→ **THE TASK**: Put each line of the entries below into a JSON list of strings, one string per line, leaving out blank lines and the pictures.

→ **PROVIDED MATERIAL**:
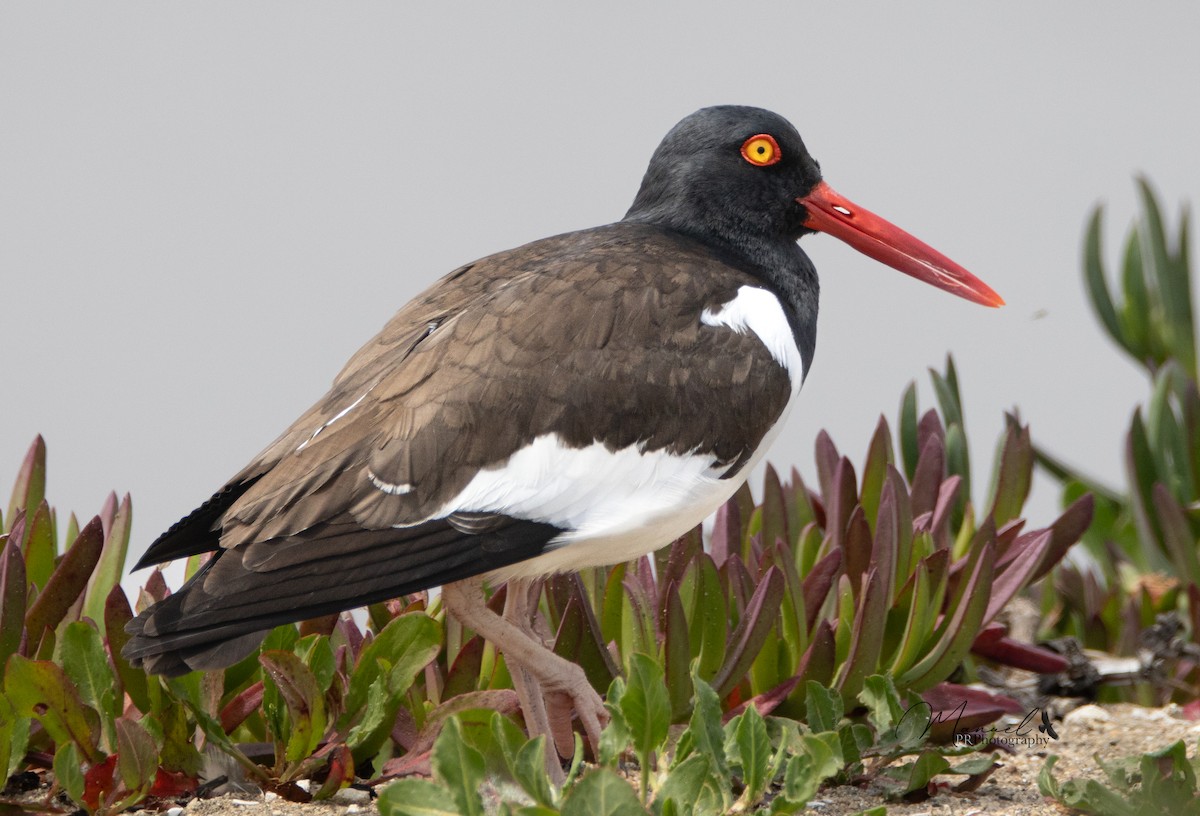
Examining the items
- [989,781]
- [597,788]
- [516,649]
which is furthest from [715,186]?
[597,788]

→ **RESULT OF THIS EXERCISE**:
[
  "Examining the items",
  "- [989,781]",
  "- [597,788]",
  "- [516,649]",
  "which is furthest from [715,186]?",
  "[597,788]"
]